Prompt » Below are some records. Write out the line that contains "Q: Fraction of annotators marking 'standing'?" and all lines after it, exactly, but not the pictures.

Saved data entries:
·····

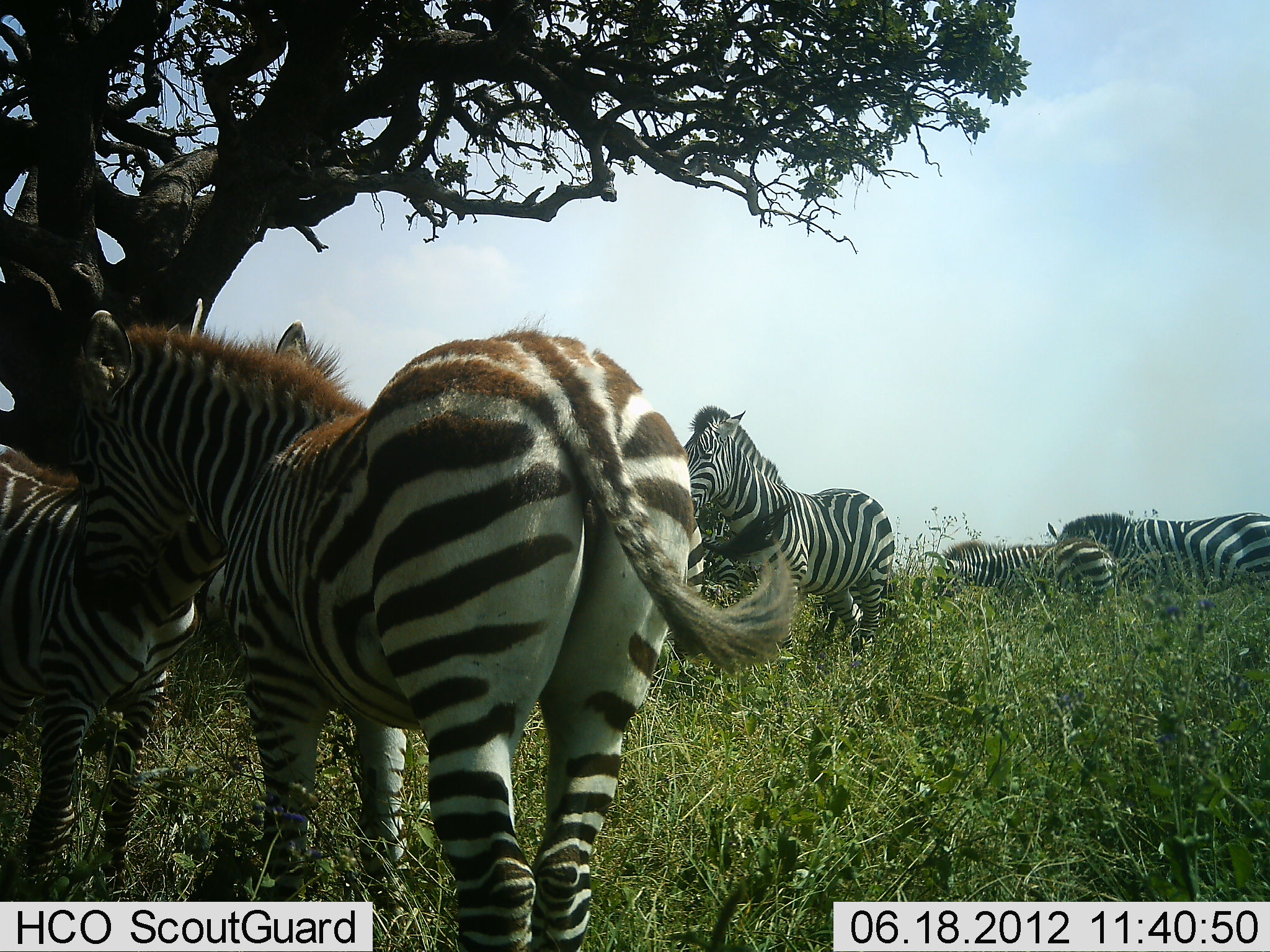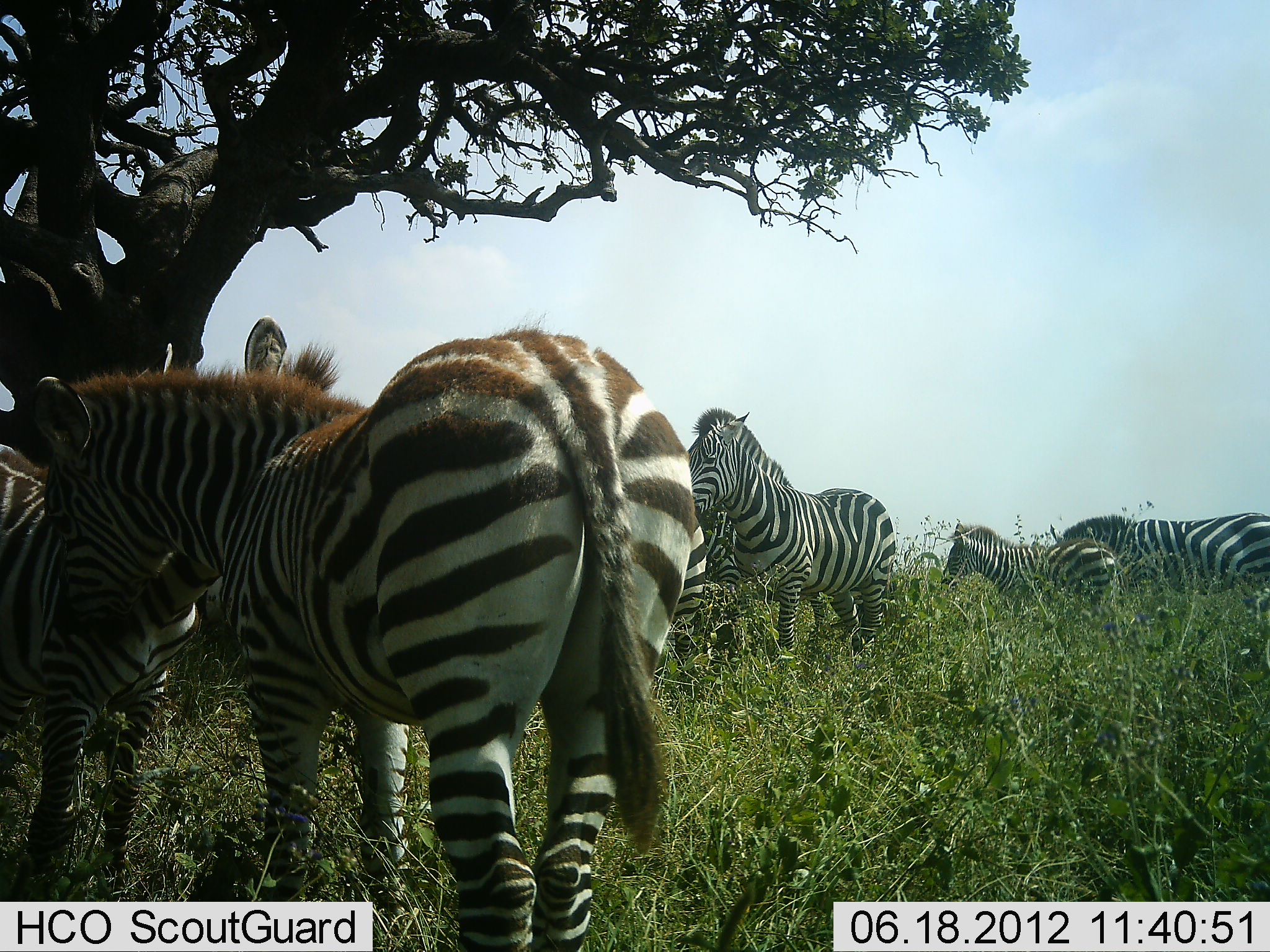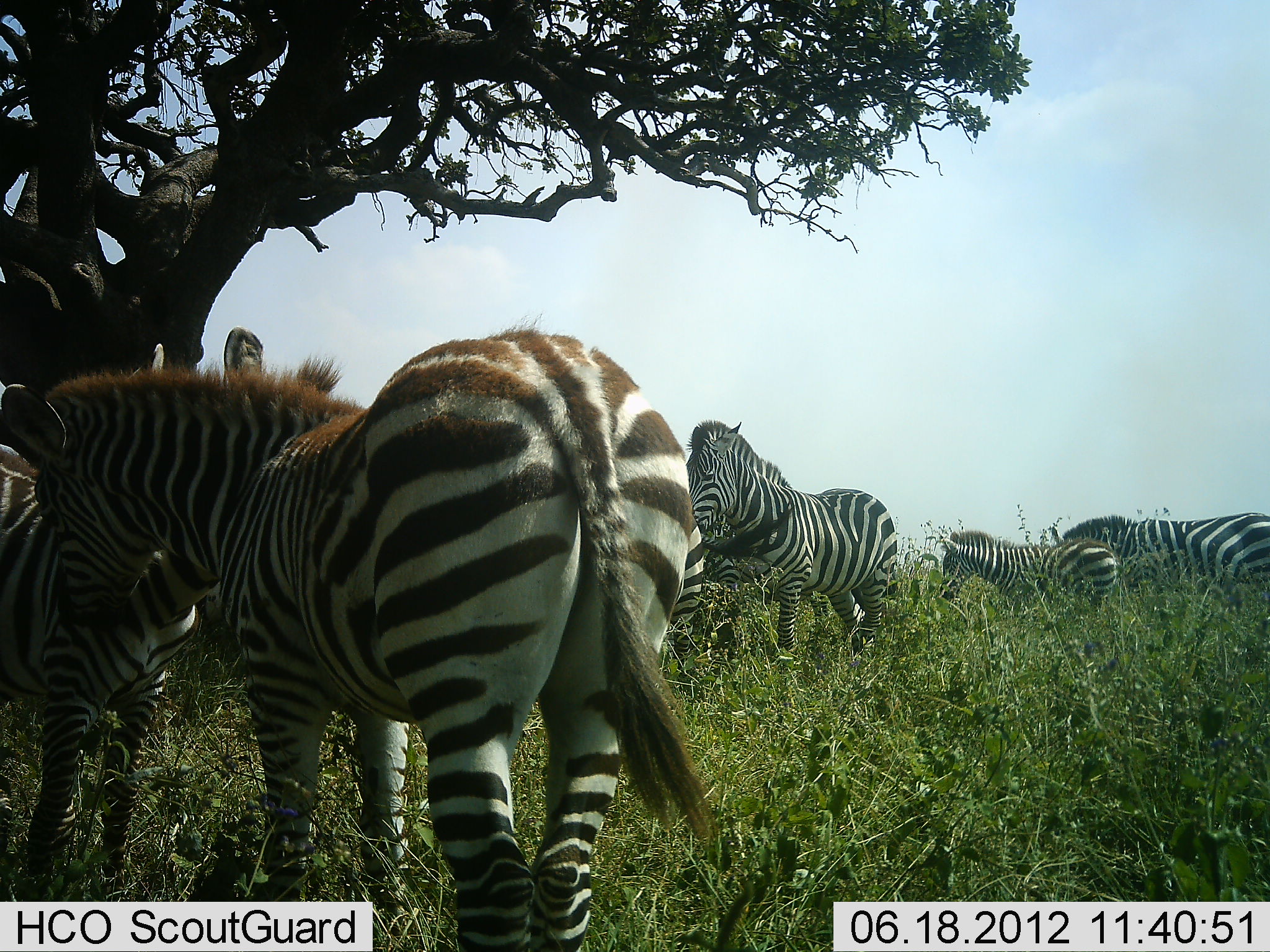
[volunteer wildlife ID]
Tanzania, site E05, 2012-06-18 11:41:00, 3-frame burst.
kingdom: Animalia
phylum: Chordata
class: Mammalia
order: Perissodactyla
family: Equidae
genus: Equus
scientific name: Equus quagga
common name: plains zebra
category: zebra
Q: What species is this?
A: Zebra (plains zebra) (Equus quagga).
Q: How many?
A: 6.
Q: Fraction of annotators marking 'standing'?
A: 100%.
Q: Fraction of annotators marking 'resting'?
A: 0%.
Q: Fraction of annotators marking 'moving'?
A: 0%.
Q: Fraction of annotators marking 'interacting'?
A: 50%.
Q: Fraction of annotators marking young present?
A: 70%.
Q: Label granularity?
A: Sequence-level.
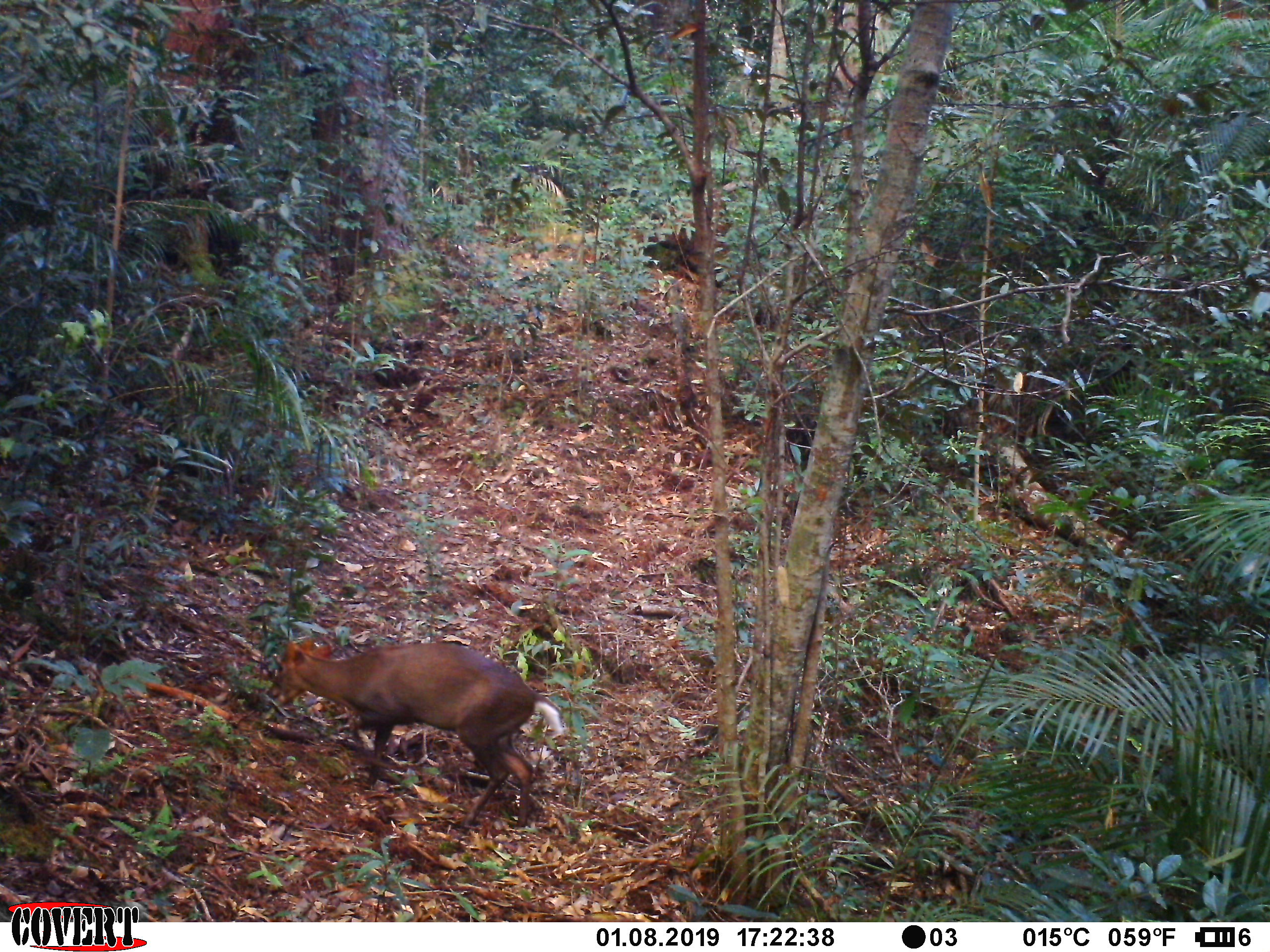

·····

Exercise solution »
Q: Fraction of annotators marking 'standing'?
A: 100%.
Q: Fraction of annotators marking 'resting'?
A: 0%.
Q: Fraction of annotators marking 'moving'?
A: 0%.
Q: Fraction of annotators marking 'interacting'?
A: 50%.
Q: Fraction of annotators marking young present?
A: 70%.
Q: Label granularity?
A: Sequence-level.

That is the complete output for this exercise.